▸ **Page extract**:
Question: How do you use the limit process to find the area of the region between the graph \[y=16-{{x}^{2}}\]...

Question

How do you use the limit process to find the area of the region between the graph $y=16-{{x}^{2}}$ and the x-axis over the interval $\left[ 1,3 \right]$ ?

Answer 1

Solution

In order to find the solution of the given question that is to use the limit process to find the area of the region between the graph $y=16-{{x}^{2}}$ and the x-axis over the interval apply the limit definition of the definite integral which states that $\int_{a}^{b}{f\left( x \right)dx=\displaystyle \lim_{n \to \infty }}\sum\limits_{i=1}^{n}{f\left( {{x}_{i}} \right)}\Delta x$ where, for each positive integer n, we let $\Delta x=\dfrac{b-a}{n}$
And for $i=1,2,3,...,n,$ we let ${{x}_{i}}=a+i\Delta x$ (These ${{x}_{i}}$ are the right endpoints of the subintervals.)

▸ **Recorded information**:
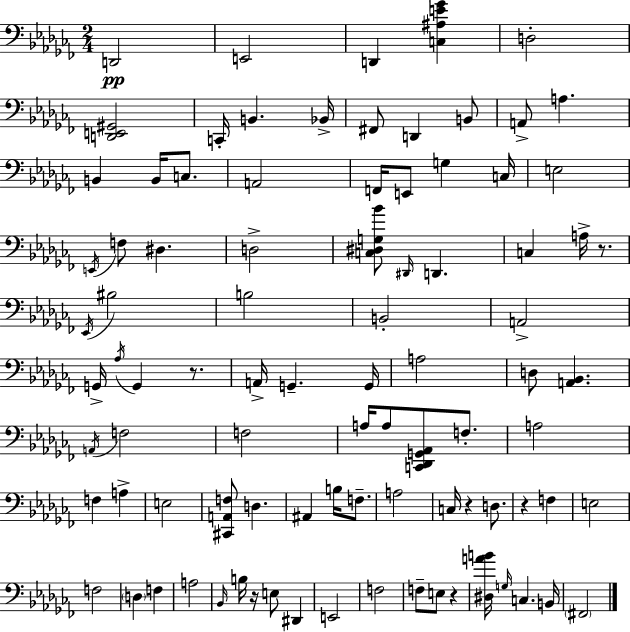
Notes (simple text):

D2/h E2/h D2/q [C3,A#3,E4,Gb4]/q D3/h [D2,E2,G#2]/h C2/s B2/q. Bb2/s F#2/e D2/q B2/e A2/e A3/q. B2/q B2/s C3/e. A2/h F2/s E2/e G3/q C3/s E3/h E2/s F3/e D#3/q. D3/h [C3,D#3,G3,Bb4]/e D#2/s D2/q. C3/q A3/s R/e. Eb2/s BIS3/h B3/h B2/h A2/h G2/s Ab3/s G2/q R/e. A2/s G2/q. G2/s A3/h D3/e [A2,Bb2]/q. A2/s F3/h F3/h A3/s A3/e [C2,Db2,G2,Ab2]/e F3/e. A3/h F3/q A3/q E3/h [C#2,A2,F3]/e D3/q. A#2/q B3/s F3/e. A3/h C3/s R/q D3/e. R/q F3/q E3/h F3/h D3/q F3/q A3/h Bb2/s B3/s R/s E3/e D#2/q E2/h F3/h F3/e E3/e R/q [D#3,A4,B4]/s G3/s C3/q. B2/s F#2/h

▸ **Set of tasks**:
[a] In the page on the limit process, what do the x_i values represent?
[b] Reproduce the page on the limit process from "Question: How do" to "of the subintervals.)".
The material has no connection to the page on the limit process.

▸ **Task solutions**:
[a] They are the right endpoints of the subintervals.

[b]
Question: How do you use the limit process to find the area of the region between the graph \[y=16-{{x}^{2}}\]...

Question

How do you use the limit process to find the area of the region between the graph $y=16-{{x}^{2}}$ and the x-axis over the interval $\left[ 1,3 \right]$ ?

Answer 1

Solution

In order to find the solution of the given question that is to use the limit process to find the area of the region between the graph $y=16-{{x}^{2}}$ and the x-axis over the interval apply the limit definition of the definite integral which states that $\int_{a}^{b}{f\left( x \right)dx=\displaystyle \lim_{n \to \infty }}\sum\limits_{i=1}^{n}{f\left( {{x}_{i}} \right)}\Delta x$ where, for each positive integer n, we let $\Delta x=\dfrac{b-a}{n}$
And for $i=1,2,3,...,n,$ we let ${{x}_{i}}=a+i\Delta x$ (These ${{x}_{i}}$ are the right endpoints of the subintervals.)